● **Exercise**
The lines to repeat run from the one containing "labeled regions (frame 1" through the last line of the records below; repeat them exactly and give nothing more.

● **Saved entries**

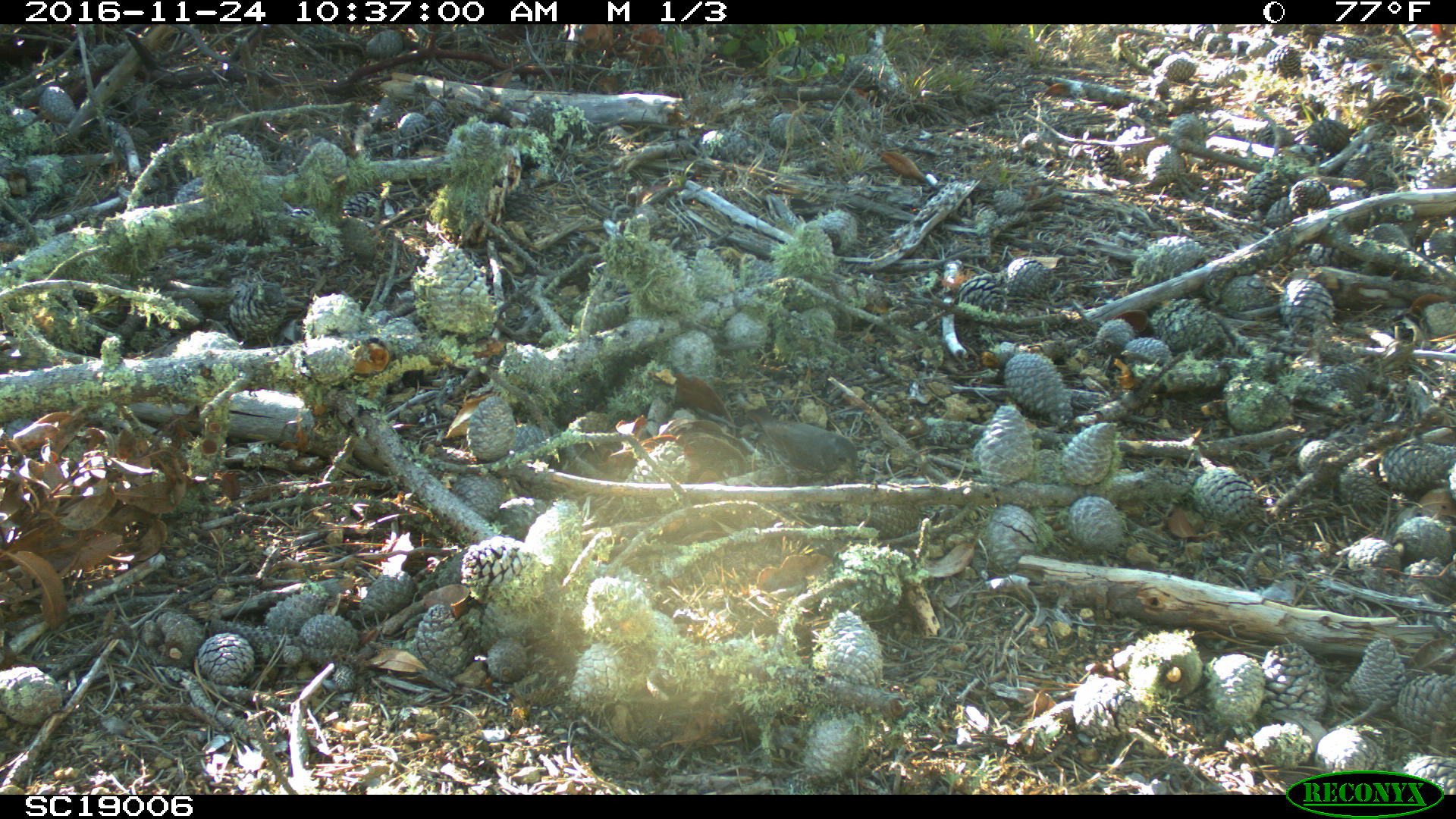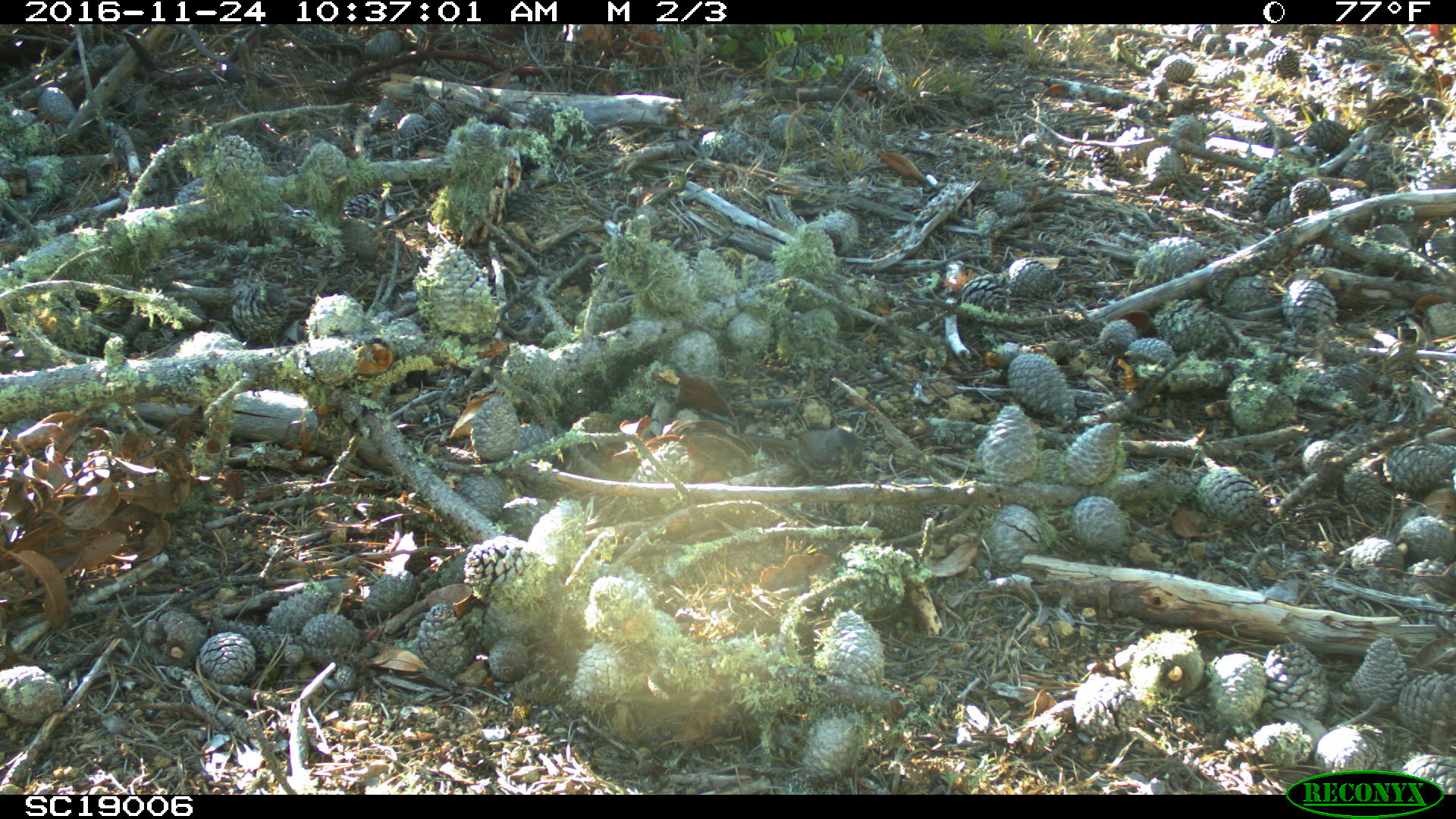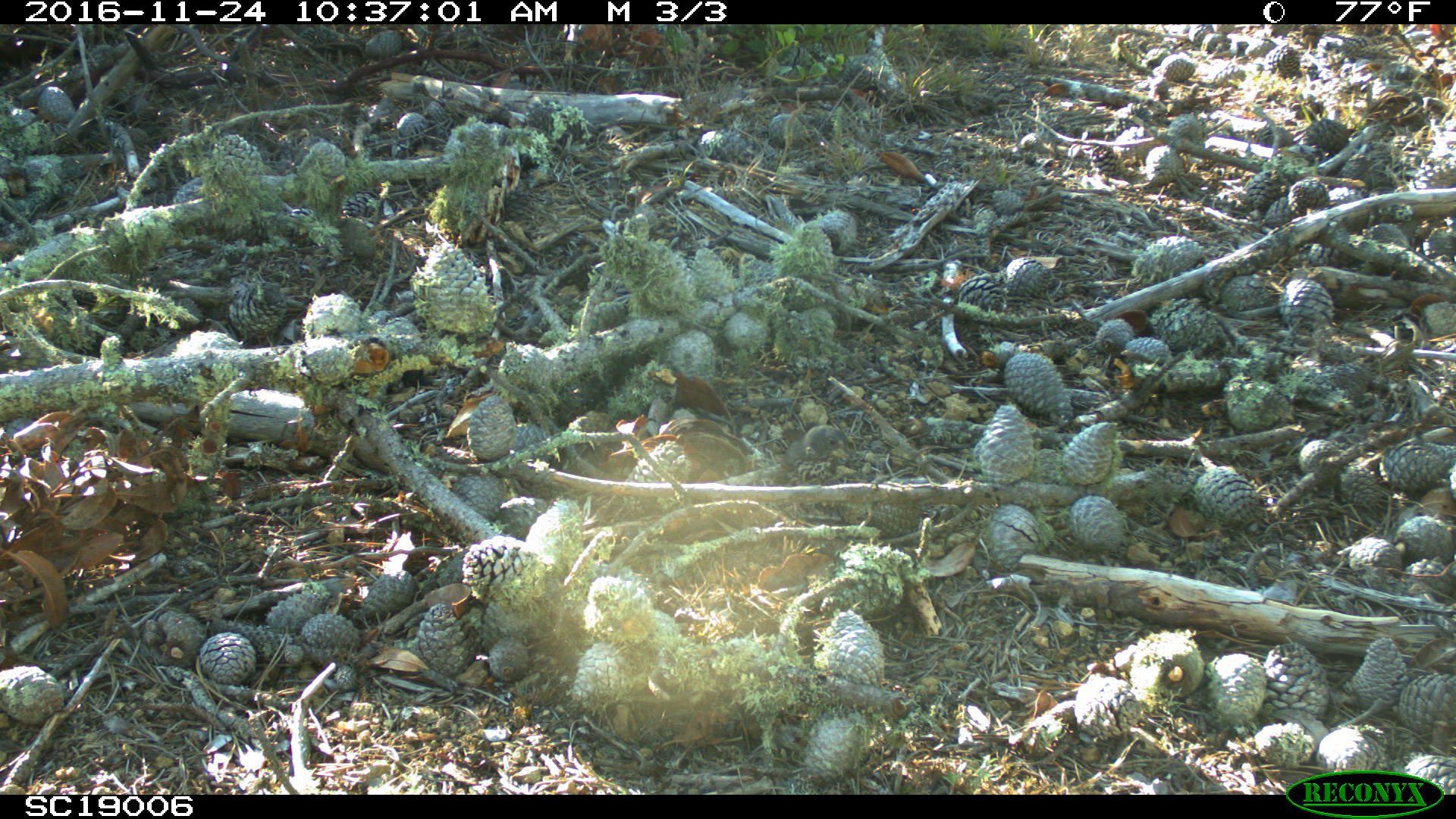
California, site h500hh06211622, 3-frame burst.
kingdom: Animalia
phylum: Chordata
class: Aves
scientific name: Aves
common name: bird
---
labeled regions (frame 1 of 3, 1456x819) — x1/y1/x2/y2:
bird: 745/406/857/487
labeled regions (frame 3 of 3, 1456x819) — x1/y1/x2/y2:
bird: 783/425/854/483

● **Solution for this exercise**
labeled regions (frame 1 of 3, 1456x819) — x1/y1/x2/y2:
bird: 745/406/857/487
labeled regions (frame 3 of 3, 1456x819) — x1/y1/x2/y2:
bird: 783/425/854/483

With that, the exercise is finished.